Sounds like your ahead, that's great, good for you, that is cool!

Heather
 
This was a good idea, so can you explain how you were able to get back into the dissociative state? I'm very interested in doing the same thing, it would take some of the power out of it.

Sounds like your ahead, that's great, good for you, that is cool!

Heather

It's really hard to say Heather. My doc is so good with the brainspotting stuff in particular that it's restoring my belief in shamanism. We started out the session with me describing some of my feelings that are in this thread. But then she diverted my attention to something else that was more of the present but was also really nagging me, bothering me. Oddly the two were deeply connected--both were tapping into some of the same feelings of embarrassment and profound need for self-control. And while she was doing the second or third bit of brainspotting--I was already having of my own dissociative sensations kicking in like elongation of my body and feet not touching the ground... ...then I just sort of fell into it.

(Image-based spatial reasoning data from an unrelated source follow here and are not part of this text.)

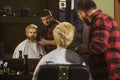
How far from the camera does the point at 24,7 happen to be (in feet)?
8.91

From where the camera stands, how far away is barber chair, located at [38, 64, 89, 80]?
66.6 inches

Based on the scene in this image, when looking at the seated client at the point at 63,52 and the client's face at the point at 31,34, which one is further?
the client's face at the point at 31,34

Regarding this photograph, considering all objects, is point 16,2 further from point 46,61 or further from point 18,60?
point 46,61

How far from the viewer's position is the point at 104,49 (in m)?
2.04

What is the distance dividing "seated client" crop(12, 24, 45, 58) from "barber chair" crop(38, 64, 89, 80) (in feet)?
3.37

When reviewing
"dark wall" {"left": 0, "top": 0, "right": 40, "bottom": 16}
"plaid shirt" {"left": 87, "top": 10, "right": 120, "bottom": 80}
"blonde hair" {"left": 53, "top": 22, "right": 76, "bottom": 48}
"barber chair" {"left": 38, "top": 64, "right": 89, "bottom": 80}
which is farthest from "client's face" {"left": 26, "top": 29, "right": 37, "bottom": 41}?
"barber chair" {"left": 38, "top": 64, "right": 89, "bottom": 80}

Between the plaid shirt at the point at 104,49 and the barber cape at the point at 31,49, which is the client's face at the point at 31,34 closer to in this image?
the barber cape at the point at 31,49

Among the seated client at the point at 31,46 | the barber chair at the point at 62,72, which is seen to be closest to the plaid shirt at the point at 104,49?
the barber chair at the point at 62,72

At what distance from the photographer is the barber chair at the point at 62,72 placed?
1.69 m

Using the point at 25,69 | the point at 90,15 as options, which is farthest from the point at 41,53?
the point at 90,15

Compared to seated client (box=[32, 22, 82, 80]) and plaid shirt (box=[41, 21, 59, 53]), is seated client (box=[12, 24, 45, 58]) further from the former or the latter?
seated client (box=[32, 22, 82, 80])

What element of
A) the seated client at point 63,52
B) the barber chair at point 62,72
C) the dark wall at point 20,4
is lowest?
the barber chair at point 62,72

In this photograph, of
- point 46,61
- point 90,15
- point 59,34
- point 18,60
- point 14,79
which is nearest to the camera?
point 46,61

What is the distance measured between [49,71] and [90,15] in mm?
792
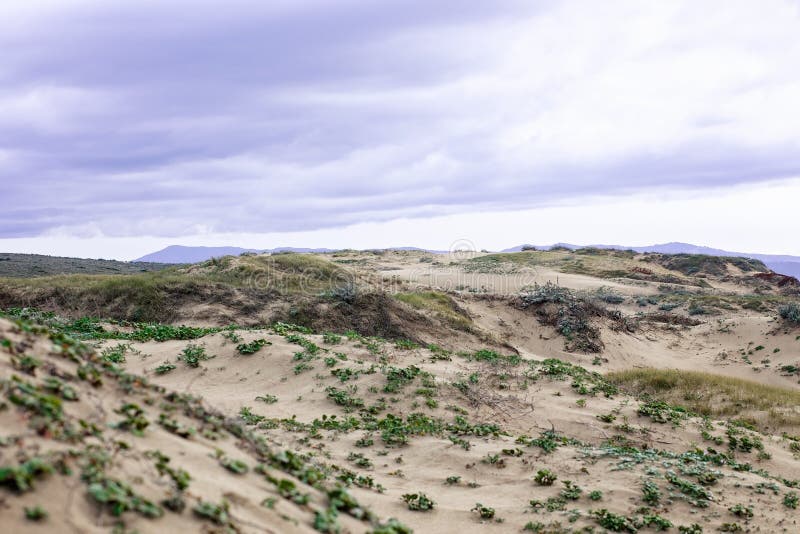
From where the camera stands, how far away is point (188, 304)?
1731 cm

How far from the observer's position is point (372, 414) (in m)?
8.80

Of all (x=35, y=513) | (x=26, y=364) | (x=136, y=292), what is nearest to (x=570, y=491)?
(x=35, y=513)

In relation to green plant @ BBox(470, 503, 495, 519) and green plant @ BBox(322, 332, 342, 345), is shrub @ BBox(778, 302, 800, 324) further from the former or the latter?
green plant @ BBox(470, 503, 495, 519)

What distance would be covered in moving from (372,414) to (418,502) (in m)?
3.18

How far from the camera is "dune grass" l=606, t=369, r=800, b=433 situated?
35.4ft

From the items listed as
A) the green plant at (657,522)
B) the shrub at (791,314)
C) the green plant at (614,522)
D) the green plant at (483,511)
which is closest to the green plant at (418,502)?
the green plant at (483,511)

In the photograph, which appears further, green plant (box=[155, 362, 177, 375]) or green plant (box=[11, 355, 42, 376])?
green plant (box=[155, 362, 177, 375])

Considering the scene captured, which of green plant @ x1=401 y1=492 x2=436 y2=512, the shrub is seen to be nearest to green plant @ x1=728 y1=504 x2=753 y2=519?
green plant @ x1=401 y1=492 x2=436 y2=512

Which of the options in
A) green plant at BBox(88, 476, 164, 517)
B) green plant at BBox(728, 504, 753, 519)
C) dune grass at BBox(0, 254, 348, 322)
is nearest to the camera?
green plant at BBox(88, 476, 164, 517)

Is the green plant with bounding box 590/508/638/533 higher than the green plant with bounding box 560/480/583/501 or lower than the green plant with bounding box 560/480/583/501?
lower

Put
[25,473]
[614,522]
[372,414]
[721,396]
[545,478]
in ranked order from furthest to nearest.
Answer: [721,396] < [372,414] < [545,478] < [614,522] < [25,473]

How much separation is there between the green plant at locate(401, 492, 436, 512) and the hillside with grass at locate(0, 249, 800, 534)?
0.02 meters

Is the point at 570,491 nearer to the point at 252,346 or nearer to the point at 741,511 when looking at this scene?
the point at 741,511

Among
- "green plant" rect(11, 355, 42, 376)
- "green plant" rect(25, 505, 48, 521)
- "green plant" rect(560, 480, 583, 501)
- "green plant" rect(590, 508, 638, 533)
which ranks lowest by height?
"green plant" rect(590, 508, 638, 533)
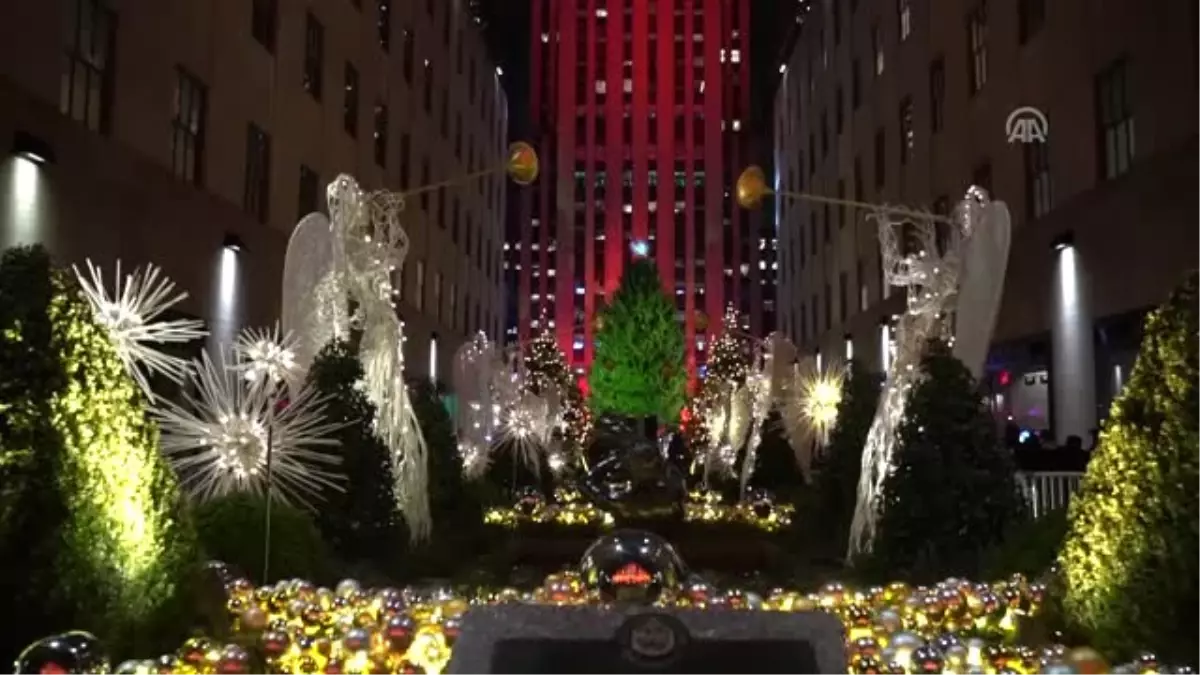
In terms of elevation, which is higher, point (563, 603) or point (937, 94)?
point (937, 94)

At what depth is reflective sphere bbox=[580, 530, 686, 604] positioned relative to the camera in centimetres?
491

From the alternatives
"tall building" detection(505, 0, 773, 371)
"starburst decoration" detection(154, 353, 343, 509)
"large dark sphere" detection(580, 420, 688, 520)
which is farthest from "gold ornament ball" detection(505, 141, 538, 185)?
"tall building" detection(505, 0, 773, 371)

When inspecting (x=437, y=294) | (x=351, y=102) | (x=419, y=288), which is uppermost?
(x=351, y=102)

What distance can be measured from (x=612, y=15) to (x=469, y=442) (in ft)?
217

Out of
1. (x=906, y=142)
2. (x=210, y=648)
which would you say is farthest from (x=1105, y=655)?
(x=906, y=142)

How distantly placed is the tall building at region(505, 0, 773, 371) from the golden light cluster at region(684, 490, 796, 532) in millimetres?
59920

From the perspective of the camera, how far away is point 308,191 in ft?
76.2

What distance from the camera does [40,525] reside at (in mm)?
5238

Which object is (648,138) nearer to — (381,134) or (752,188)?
(381,134)

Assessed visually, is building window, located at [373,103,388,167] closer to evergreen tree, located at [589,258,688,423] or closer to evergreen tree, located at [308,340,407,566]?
evergreen tree, located at [308,340,407,566]

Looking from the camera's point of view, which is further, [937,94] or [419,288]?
[419,288]

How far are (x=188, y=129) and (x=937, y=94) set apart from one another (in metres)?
16.7

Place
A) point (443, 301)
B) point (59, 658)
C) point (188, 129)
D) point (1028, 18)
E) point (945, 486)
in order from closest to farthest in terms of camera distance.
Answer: point (59, 658), point (945, 486), point (188, 129), point (1028, 18), point (443, 301)

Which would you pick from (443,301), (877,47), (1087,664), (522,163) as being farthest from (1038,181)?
(443,301)
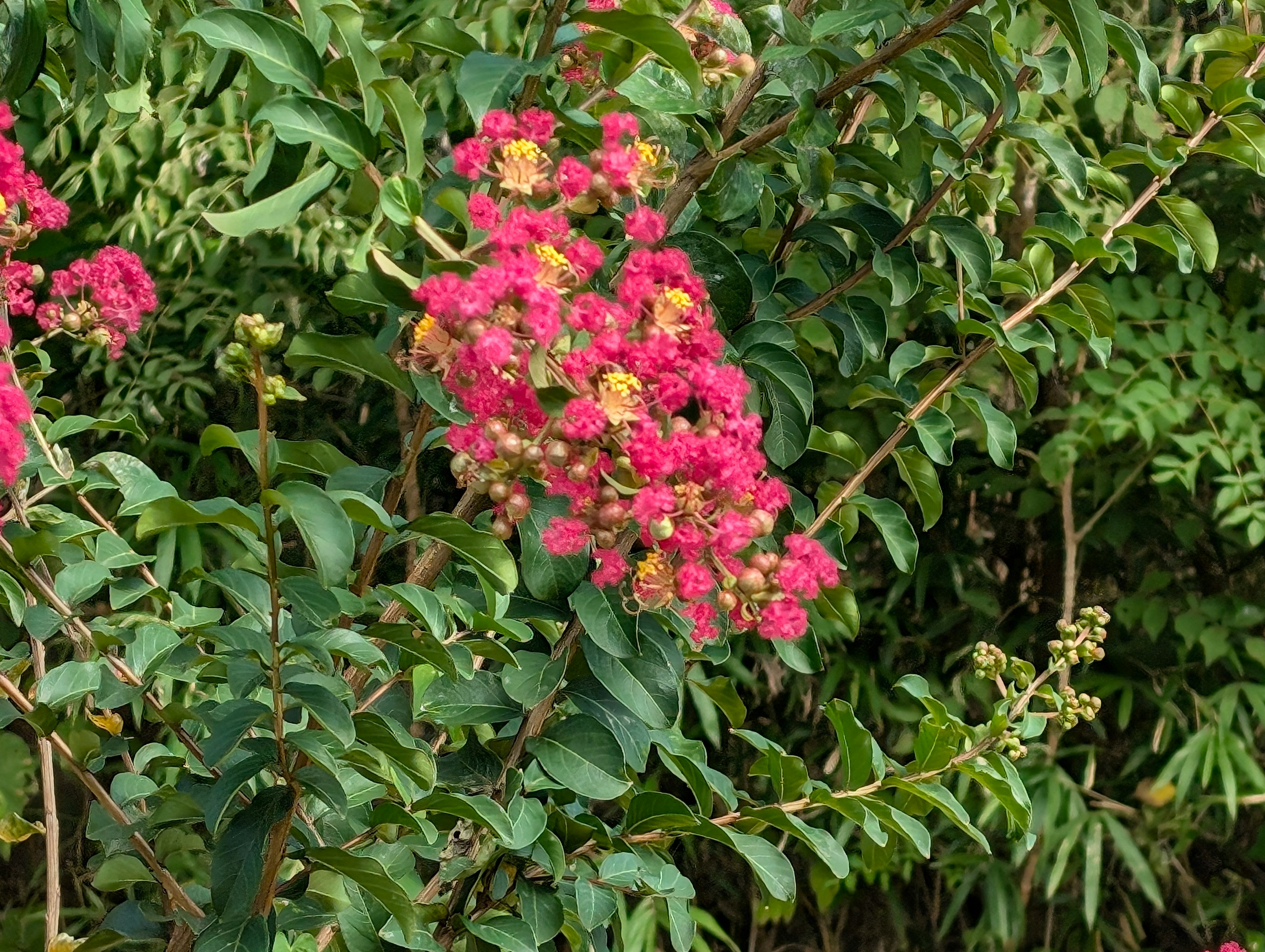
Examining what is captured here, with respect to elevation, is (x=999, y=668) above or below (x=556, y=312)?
below

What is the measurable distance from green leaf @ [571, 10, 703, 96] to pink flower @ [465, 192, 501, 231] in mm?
114

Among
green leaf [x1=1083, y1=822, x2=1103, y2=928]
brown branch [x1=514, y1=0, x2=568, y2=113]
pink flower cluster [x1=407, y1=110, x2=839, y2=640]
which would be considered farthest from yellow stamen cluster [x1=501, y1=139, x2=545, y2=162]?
green leaf [x1=1083, y1=822, x2=1103, y2=928]

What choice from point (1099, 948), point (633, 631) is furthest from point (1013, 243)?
point (633, 631)

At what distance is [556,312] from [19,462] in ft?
0.98

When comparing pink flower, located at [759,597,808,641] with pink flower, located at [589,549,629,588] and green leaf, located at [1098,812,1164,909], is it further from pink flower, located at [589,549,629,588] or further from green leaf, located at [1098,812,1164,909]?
green leaf, located at [1098,812,1164,909]

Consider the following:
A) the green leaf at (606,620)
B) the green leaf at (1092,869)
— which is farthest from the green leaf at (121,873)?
the green leaf at (1092,869)

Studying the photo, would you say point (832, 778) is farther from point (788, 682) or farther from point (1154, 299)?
point (1154, 299)

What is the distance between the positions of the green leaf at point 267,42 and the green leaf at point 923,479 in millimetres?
550

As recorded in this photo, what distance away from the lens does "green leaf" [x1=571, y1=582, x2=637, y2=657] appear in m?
0.71

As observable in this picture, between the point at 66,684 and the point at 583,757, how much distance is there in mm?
315

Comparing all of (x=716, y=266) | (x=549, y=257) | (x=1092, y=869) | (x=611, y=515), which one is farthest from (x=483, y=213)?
(x=1092, y=869)

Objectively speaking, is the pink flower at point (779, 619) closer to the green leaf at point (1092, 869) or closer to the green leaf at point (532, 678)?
the green leaf at point (532, 678)

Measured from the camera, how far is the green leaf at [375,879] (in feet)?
2.29

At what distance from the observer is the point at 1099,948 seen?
189cm
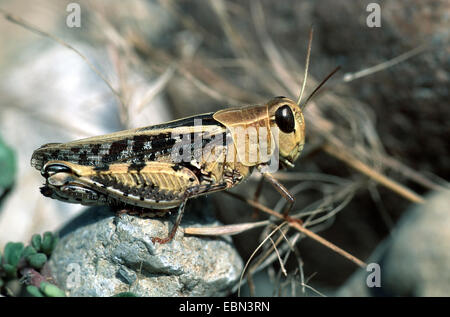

It was intense and I slept a LOT afterwards. Couldn't stay awake on the subway home in fact.

Wish I could give you some simple magic instructions about tapping your heels together thrice or something. But I've got nothing. My body and mind maybe were ready for it. And I credit my sherpa and guide on this journey for helping take me there. :dontknow:
 
Hi Blues,
You're not making it up! You don't have to remember it now and from my experience some things tend to get harder to remember if you try and force yourself to, especially since it was that painful. I think everyone, or at least most people at some point underestimate the abuse, because we grew up with a lot of it and/or it just mixed in with the normal parts of our lives, making it hard to see that it WASN'T normal. Perhaps you may never really remember it, or just not fully. But the value of the memories of abuse don't have to be less than the value of the memory of the exact words she said. (I hope that made sense the way I meant it to) *hugs*
 
"dissociative sensations kicking in like elongation of my body and feet not touching the ground."


Holy cow! I get similar feelings to those. Very powerful they are too. Wow, never read anyone comment that hit home like that. I find them quite terrifying and very much connected with death/mortallity.